### YOUR GOAL
Please reproduce every record, keeping each one exactly as written.

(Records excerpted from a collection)
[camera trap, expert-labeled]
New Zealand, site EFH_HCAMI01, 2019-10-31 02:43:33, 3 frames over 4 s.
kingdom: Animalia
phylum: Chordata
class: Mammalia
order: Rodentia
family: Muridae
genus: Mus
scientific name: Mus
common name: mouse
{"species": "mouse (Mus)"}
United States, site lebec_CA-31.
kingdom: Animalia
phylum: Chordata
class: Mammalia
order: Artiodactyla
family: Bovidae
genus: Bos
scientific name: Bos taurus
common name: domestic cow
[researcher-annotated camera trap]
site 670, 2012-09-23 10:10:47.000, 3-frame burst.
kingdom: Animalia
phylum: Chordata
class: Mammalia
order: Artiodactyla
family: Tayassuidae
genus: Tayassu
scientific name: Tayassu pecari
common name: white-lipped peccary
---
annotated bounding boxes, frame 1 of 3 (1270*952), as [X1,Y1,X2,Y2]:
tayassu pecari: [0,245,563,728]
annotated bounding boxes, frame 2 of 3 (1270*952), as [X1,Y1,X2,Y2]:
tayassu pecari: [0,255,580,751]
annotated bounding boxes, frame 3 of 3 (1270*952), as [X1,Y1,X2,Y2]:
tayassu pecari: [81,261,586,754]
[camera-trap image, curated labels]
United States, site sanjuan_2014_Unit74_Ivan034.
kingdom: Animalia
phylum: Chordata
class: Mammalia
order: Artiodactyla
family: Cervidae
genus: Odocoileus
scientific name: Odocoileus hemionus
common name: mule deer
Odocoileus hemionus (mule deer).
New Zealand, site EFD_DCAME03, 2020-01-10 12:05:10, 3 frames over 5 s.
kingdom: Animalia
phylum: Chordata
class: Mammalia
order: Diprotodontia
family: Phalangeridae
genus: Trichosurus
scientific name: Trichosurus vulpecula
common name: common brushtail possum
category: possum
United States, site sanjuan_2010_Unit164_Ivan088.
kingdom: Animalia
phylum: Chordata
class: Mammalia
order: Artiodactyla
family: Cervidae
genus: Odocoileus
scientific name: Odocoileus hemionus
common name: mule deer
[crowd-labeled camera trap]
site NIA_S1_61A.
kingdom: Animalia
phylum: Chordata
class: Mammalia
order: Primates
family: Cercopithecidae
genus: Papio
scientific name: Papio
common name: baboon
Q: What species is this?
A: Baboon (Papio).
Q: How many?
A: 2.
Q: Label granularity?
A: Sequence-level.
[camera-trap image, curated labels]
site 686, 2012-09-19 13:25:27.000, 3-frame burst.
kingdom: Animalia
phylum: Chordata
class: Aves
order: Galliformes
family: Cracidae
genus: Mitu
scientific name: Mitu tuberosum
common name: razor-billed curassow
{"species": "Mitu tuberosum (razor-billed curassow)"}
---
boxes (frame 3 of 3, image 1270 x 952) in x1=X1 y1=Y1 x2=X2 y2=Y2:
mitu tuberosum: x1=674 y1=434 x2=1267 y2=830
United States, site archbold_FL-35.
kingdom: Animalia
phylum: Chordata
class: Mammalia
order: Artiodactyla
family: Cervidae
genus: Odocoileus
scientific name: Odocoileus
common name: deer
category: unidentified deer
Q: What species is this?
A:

### EXPECTED OUTPUT
[camera trap, expert-labeled]
New Zealand, site EFH_HCAMI01, 2019-10-31 02:43:33, 3 frames over 4 s.
kingdom: Animalia
phylum: Chordata
class: Mammalia
order: Rodentia
family: Muridae
genus: Mus
scientific name: Mus
common name: mouse
{"species": "mouse (Mus)"}
United States, site lebec_CA-31.
kingdom: Animalia
phylum: Chordata
class: Mammalia
order: Artiodactyla
family: Bovidae
genus: Bos
scientific name: Bos taurus
common name: domestic cow
[researcher-annotated camera trap]
site 670, 2012-09-23 10:10:47.000, 3-frame burst.
kingdom: Animalia
phylum: Chordata
class: Mammalia
order: Artiodactyla
family: Tayassuidae
genus: Tayassu
scientific name: Tayassu pecari
common name: white-lipped peccary
---
annotated bounding boxes, frame 1 of 3 (1270*952), as [X1,Y1,X2,Y2]:
tayassu pecari: [0,245,563,728]
annotated bounding boxes, frame 2 of 3 (1270*952), as [X1,Y1,X2,Y2]:
tayassu pecari: [0,255,580,751]
annotated bounding boxes, frame 3 of 3 (1270*952), as [X1,Y1,X2,Y2]:
tayassu pecari: [81,261,586,754]
[camera-trap image, curated labels]
United States, site sanjuan_2014_Unit74_Ivan034.
kingdom: Animalia
phylum: Chordata
class: Mammalia
order: Artiodactyla
family: Cervidae
genus: Odocoileus
scientific name: Odocoileus hemionus
common name: mule deer
Odocoileus hemionus (mule deer).
New Zealand, site EFD_DCAME03, 2020-01-10 12:05:10, 3 frames over 5 s.
kingdom: Animalia
phylum: Chordata
class: Mammalia
order: Diprotodontia
family: Phalangeridae
genus: Trichosurus
scientific name: Trichosurus vulpecula
common name: common brushtail possum
category: possum
United States, site sanjuan_2010_Unit164_Ivan088.
kingdom: Animalia
phylum: Chordata
class: Mammalia
order: Artiodactyla
family: Cervidae
genus: Odocoileus
scientific name: Odocoileus hemionus
common name: mule deer
[crowd-labeled camera trap]
site NIA_S1_61A.
kingdom: Animalia
phylum: Chordata
class: Mammalia
order: Primates
family: Cercopithecidae
genus: Papio
scientific name: Papio
common name: baboon
Q: What species is this?
A: Baboon (Papio).
Q: How many?
A: 2.
Q: Label granularity?
A: Sequence-level.
[camera-trap image, curated labels]
site 686, 2012-09-19 13:25:27.000, 3-frame burst.
kingdom: Animalia
phylum: Chordata
class: Aves
order: Galliformes
family: Cracidae
genus: Mitu
scientific name: Mitu tuberosum
common name: razor-billed curassow
{"species": "Mitu tuberosum (razor-billed curassow)"}
---
boxes (frame 3 of 3, image 1270 x 952) in x1=X1 y1=Y1 x2=X2 y2=Y2:
mitu tuberosum: x1=674 y1=434 x2=1267 y2=830
United States, site archbold_FL-35.
kingdom: Animalia
phylum: Chordata
class: Mammalia
order: Artiodactyla
family: Cervidae
genus: Odocoileus
scientific name: Odocoileus
common name: deer
category: unidentified deer
Q: What species is this?
A:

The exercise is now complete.